Gerçek yaşam verilerini toplamanın klasik yolu kohort çalışmalardır ve bu çalışmalar genellikle ulusal dernekler tarafından yürütülür. Bir rejimin gerçek yaşamda test edilebilmesi için ilgili ülkede onay almış olması gerekir. Viekirax-Exviera rejiminin ilk onaylandığı ülkelerden biri Almanya’dır. Alman Karaciğer Derneğinin yürüttüğü kohorta her türlü HCV tedavisi alan 9 bin kadar hasta dâhil edildi. Bunlardan bin 17 kadarı Viekirax-Exviera rejimi alan hastalardı. Çalışma 254 merkezde yürütüldü. Araştırmaya hem üniversitelerden hem de sahadan hepatoloji, gastroenteroloji ve enfeksiyon hastalıkları uzmanları katıldı. Kohort sonuçlarına göre Almanya’da hastaların yüzde 60’ı genotip 1b. Genotip 1a ve genotip 4 de var ama daha düşük oranda. Türkiye’de ise genotip 1b oranı sanırım yüzde 80’ler civarında.
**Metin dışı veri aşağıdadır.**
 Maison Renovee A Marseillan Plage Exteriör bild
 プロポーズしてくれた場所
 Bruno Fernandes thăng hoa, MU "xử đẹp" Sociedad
Abbvie’nin hepatit C’ye verdiği önem çok yüksek. Son 10 yıldır bu konu üzerinde çalıştığını söylemek yanlış olmaz. Bu sonuçlar uzun süreli çalışma ve yoğun araştırmaların akabinde elde edildi. ılk dönem bulunan moleküller de etkiliydi, ancak yan etkileri fazlaydı. Sonrasında bu moleküller daha da geliştirildi ve proteaz inhibitörü, polimeraz inhibitörü ve NS5A inhibitörü sınıfından yeni ilaçlar doğdu. Ne yazık ki henüz bir aşısı olmayan bu hastalıkta bu yeni tedavi rejimiyle kür elde edilebilmesi uzun dönemde hastalığın eradikasyonu için eşsiz bir fırsat. Abbvie bu konuya kendini adamış durumda ve bu sürecin bir parçası olmaktan dolayı gurur duyuyor. Ayrıca gelişim aşamasında olan yeni nesil ürünlerle ilgili çalışmalarımız da sürüyor.
Klinik Çalışmaların Sonuçlarını “Gerçek Yaşam Verileri”de Destekledi
Viekirax ve Exviera tedavilerine dair merakla beklenen gerçek yaşam verileri kongrenin üçüncü gününde Hannover Üniversitesi Tıp Fakültesi Gastroenterohepatoloji Bölümünden Dr. Heiner Wedemeyer tarafından açıklandı.
Dr. Heiner Wedemeyer
Bu veriler prospektif bir kohort çalışması olan “German Hepatitis C Registry (DHC-R)”den elde edildi. Çalışmadaki bin 17 hasta, Şubat 2014-Aralık 2015 tarihleri arasında Viekirax ve Exviera ± ribavirin almış olan ve genotip 1 veya 4 ile enfekte hastalardı (gt1a: 278, gt1b: 614, gt4: 125). Çalışmayı tamamlayan 558 hastanın 505’i genotip 1, 53’ü ise genotip 4 grubundandı. Genotip 1’de 12 haftalık tedavi sonunda yüzde 96 (486/505) oranında sürekli virolojik yanıt elde edildi. Genotip 1b özelinde bakıldığında ise bu oran yüzde 97 (339/351) idi. Yan etkilere bağlı tedavi devamsızlığı sadece yüzde 1,5 olarak bulundu.
Dr. Wedemeyer, “Almanya’da genotip 1b ile enfekte birçok hastamız var ve bu rejimle neredeyse tüm 1b hastalarında kür sağladık. DHC-R’de Faz 3 çalışmalarla benzer sonuçlar elde ettik. Bu rejimde ribavirine ihtiyacımız yok ve bizim için çok önemli bir grup olan kompanse sirozlu hastalarda da ribavirinsiz tedavi uygulayabiliyoruz.” dedi.